* begin INFORMATION SUPPLIED *

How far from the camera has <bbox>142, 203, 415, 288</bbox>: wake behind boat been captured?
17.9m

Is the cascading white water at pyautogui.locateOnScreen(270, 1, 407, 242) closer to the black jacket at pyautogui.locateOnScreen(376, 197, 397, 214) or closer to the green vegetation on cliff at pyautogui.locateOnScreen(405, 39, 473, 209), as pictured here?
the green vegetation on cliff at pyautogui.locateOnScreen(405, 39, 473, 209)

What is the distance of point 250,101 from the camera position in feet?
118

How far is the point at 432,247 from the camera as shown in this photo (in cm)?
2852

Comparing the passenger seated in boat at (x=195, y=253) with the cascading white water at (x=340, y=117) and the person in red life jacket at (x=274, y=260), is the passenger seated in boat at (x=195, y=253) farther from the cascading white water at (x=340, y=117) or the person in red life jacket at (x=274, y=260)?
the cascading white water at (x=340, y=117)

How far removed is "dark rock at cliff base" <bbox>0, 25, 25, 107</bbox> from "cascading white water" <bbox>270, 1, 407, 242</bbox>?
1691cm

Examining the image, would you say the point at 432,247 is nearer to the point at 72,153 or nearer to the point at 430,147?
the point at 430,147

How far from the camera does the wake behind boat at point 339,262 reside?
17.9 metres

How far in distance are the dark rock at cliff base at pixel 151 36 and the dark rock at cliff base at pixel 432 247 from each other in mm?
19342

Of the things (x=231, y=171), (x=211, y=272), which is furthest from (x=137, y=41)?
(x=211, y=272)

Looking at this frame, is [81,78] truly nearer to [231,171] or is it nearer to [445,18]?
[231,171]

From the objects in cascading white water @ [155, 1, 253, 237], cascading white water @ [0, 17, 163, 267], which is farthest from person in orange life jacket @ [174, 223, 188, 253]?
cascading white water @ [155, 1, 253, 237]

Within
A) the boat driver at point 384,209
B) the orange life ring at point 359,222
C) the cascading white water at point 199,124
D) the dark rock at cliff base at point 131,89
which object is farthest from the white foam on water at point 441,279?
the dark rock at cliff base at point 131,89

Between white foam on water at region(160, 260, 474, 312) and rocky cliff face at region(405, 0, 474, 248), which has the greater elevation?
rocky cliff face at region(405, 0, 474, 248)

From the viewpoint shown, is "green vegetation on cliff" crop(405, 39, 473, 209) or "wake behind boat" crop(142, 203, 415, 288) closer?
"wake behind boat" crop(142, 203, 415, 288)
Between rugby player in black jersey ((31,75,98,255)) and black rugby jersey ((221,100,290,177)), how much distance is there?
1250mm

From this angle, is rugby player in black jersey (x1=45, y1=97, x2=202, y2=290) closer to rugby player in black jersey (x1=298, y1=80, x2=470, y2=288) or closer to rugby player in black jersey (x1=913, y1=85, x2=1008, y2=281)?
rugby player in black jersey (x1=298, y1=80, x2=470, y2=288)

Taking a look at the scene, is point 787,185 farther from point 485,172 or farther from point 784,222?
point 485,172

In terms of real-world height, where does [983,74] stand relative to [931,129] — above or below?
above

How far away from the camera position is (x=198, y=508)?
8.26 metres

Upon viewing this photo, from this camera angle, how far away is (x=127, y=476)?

* end INFORMATION SUPPLIED *

TASK TO COMPLETE
Reproduce the items word for word. Begin at the line that contains "Taking a look" and stop after the last line of the items.

FINAL RESULT
Taking a look at the scene, is point 787,185 farther from point 485,172 or farther from point 784,222?
point 485,172

In terms of real-world height, where does [983,74] stand relative to [931,129] — above or below?
above

How far away from the camera position is (x=198, y=508)?
8.26 metres

Upon viewing this photo, from this camera angle, how far away is (x=127, y=476)?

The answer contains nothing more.